If you’re are adopting a pet guinea pig – visit shelters and rescues regularly for a better chance at finding a piggy with great genetics (see what I did there?). 

Then the rest is up to you. A large cage, appropriate food to eat, and a healthy, happy environment will definitely help your guinea pigs live longer.

Final Thoughts On Hibernation And Guinea Pigs

So, there you have it. Guinea pigs don’t hibernate.  Even though they’re warm-blooded animals that originate from a colder climate, it’s not something that they do. 

However, they do have a few ways to withstand cold temperatures – such as torpor. But, they’ll need you help to stay warm during the colder months of winter.

To keep your guinea pig warm, make sure your little friends have a nice, cozy home to stay in – and plenty of bedding to burrow into – especially if there’s a sudden drop in temperature.

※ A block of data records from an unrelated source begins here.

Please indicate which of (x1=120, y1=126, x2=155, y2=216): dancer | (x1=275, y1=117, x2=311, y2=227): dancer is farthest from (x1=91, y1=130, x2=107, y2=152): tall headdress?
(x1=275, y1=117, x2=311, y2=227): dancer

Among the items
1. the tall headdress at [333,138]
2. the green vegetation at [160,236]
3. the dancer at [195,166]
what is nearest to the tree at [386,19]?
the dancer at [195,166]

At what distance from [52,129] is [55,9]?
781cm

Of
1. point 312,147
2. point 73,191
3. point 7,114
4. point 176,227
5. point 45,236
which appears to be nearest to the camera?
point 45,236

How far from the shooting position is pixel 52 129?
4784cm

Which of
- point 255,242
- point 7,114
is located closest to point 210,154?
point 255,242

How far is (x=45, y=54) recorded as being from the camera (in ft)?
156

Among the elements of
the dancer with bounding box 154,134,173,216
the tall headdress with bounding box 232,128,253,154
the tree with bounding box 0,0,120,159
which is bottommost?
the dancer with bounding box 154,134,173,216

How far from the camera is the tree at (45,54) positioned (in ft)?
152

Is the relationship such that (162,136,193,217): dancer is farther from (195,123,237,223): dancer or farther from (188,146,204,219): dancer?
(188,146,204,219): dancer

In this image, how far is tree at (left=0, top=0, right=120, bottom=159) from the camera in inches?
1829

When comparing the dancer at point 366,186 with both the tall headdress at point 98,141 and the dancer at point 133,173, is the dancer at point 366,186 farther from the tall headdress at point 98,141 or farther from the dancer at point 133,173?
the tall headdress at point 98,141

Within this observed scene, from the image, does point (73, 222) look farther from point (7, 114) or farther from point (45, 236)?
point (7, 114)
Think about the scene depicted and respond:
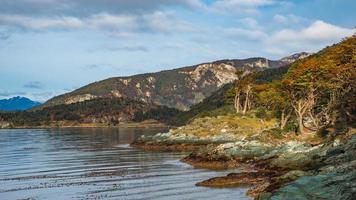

Otherwise, they won’t have anyway to keep their body heat stable.

Watch for signs of cold. If your guinea pig is shivering or huddling together then this could be an indication that it’s too cold for them. You can also use a thermometer to check the temperature inside their enclosure; if you notice they’re sleeping more than usual, acting lethargic, or experiencing other symptoms like diarrhea then a trip to the vet is necessary.

How long your guinea pigs live and how happy they are has a great deal to do with how well you take care of them. Grossly overfeeding, not providing adequate space and a healthy diet will shorten their lifespan. Be sure to check out my guinea pig diet blog post for more info on that subject – and make sure your piggie stays happy!

If you have any questions about caring for your pet guinea pig then please feel free to leave a comment in the section below. I’ll do my best to answer as soon as possible!

If you found this article helpful, then please take a moment and share it with your friends on Facebook  or other social media sites you use regularly!

Beck, A. (2013). Guinea pigs: Keeping and caring for your pet. Enslow Pub.

Guinea Pigs Do Best When Housed at the Right Temperature. (n.d.). USDA APHIS Landing Page.

Hibernation and torpor: What’s the difference? (n.d.). Treehugger.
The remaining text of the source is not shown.